The entire procedure takes around one to two hours. The patient will need to stay in the hospital for a couple of days during recovery. Once the physician examines and approves of the patient's recovery status, they may leave the hospital.
Are There Risks Associated with Total Hip Replacement?
Like most surgical procedures, there are some risks associated with a total hip replacement. Those include:
Blood clot formation in the legs, which may travel to your lungs, heart, or brain in rare cases. Consult with your physician to learn about blood-thinning medications to reduce risk.
Infections near the site of the incision. Physicians can treat small infections with antibiotics, but major infections may require an additional surgical procedure.
Dislocation caused by the ball of the new joint coming out of the socket. A physician may correct the issue with a hip brace or perform an additional surgery to stabilize it.
Hip joint fractures. Small fractures can heal independently, but more extensive fractures may require additional surgery to stabilize the hip joint.
Nerve damage at the point of the implant, which may cause numbness, weakness, or pain.
Newer implants may not solidify at the bone and loosen over time, causing pain.
A new hip may make one leg longer than the other one. Stretching and strengthening exercises can correct the length discrepancy.
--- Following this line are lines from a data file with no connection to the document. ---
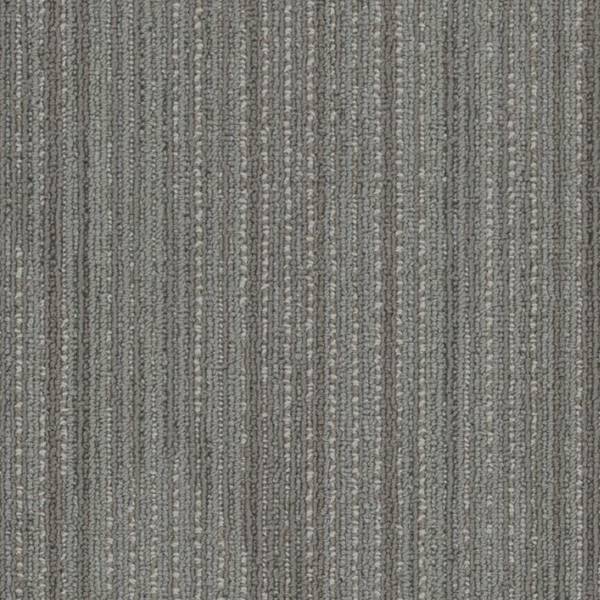 Picture of Philadelphia Commercial by Shaw - SP753 18 x 36 Moony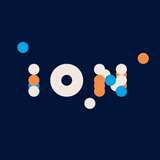 ION Group Logo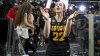 Here's When Caitlin Clark Will Be Eligible for the WNBA Draft
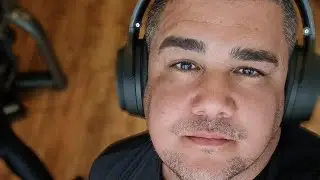 Você vai ficar assim até quando ????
Post Total Hip Replacement & Recovery
After surgery, the hospital staff will monitor the patient's blood pressure, pulse, and breathing rate. The patient will need to stay in the hospital for several days after surgery. A physical therapist will begin helping the patient move the new joint and perform rehabilitation exercises. The patient will continue to practice recovery exercises at home once discharged from the hospital.
A physician will prescribe the patient suitable pain medication during at-home recovery along with specific instructions to follow. During a follow-up visit, a doctor will remove the stitches and staples. Recovery usually takes between one and two months.